8. The method of claim 6, comprising the further steps of:
Identifying or selecting contextual information,
generating contextual prompts,
providing the contextual prompts to the LLM.
9. The method of claim 7, comprising the step of refining the one or more generated knowledge graphs by recursively calling the LLM and pruning less relevant nodes and edges in at least one of the one or more generated knowledge graphs.
10. The method of claim 9, comprising the further step of instruction fine tuning to control the sparsity of the one or more knowledge graphs, wherein the instruction fine tuning causes the generated knowledge graphs to be pruned such that trivial concepts are removed.
11. The method of claim 10, wherein instruction fine tuning is applied as part of developing prompts for the pre trained LLM.
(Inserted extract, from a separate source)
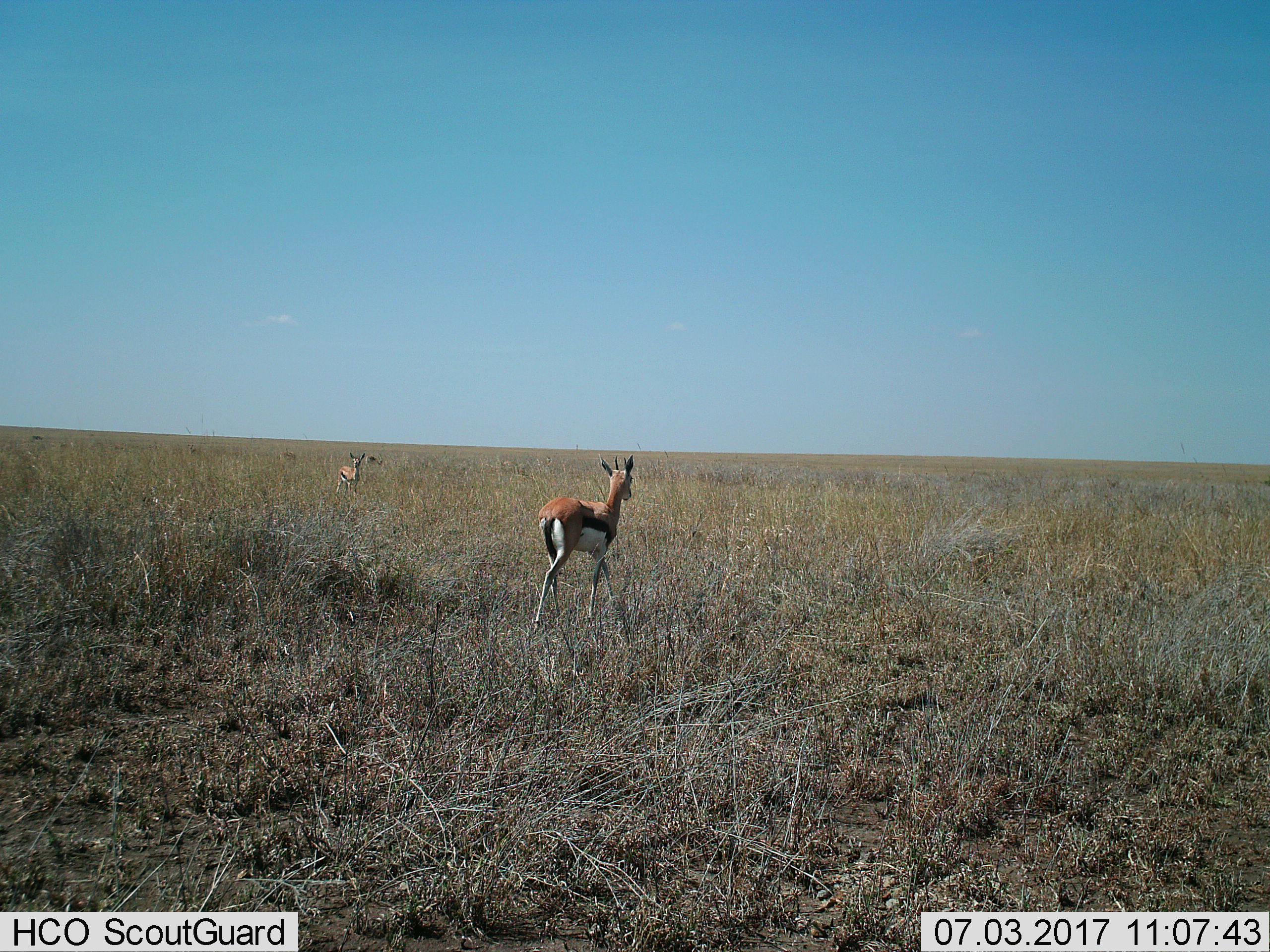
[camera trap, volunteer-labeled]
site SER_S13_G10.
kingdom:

12. A system for augmenting graph data for use in training a graph neural network (GNN) comprising:
a computing apparatus,
the computing apparatus comprising a processor and a computer readable medium,
the computer readable medium comprising executable instructions which, when executed by the processor, cause the computing apparatus to:
receive input data,
generate original graph data based on the input data,
generate one or more knowledge graphs based on context related inputs,
augment the original graph data by applying the knowledge graphs to generate augmented graph data, and;
train a graph neural network (GNN) using the augmented graph data.
13. The system of claim 12, wherein the GNN is trained to extract relational data in the input data.
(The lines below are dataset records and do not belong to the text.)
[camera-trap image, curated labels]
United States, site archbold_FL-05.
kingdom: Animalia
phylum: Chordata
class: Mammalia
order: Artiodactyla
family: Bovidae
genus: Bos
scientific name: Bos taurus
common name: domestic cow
14. The system of claim 12, wherein the one or more knowledge graphs are generated by a large language model (LLM) by prompting the LLM with context related text inputs.
15. The system of claim 14, wherein when the executable instructions are executed by the processor, cause the computing apparatus to dynamically merge the one or more knowledge graphs with the original graph data, wherein the one or more knowledge graphs are stochastically integrated with the original graph data.
16. The system of claim 15, wherein when the executable instructions are executed by the processor, cause the computing apparatus to perform context driven knowledge retrieval by utilising the input data and the LLM, and wherein the LLM is a frozen.
17. The system of claim 16, wherein the one or more knowledge graphs are context specific based on one or more prompts.
18. The system of claim 16, wherein the LLM is a pre trained generative LLM.
19. The system of claim 16, wherein when the executable instructions are executed by the processor, cause the computing apparatus to: refine the one or more generated knowledge graphs by recursively calling the LLM and pruning less relevant nodes and edges in at least one of the one or more generated knowledge graphs.
20. The system of claim 19, wherein the computing apparatus is configured to perform instruction fine tuning to control the sparsity of the one or more knowledge graphs, wherein the instruction fine tuning causes the generated knowledge graphs to be pruned such that trivial concepts are removed, and; wherein instruction fine tuning is applied as part of developing prompts for the pre trained LLM.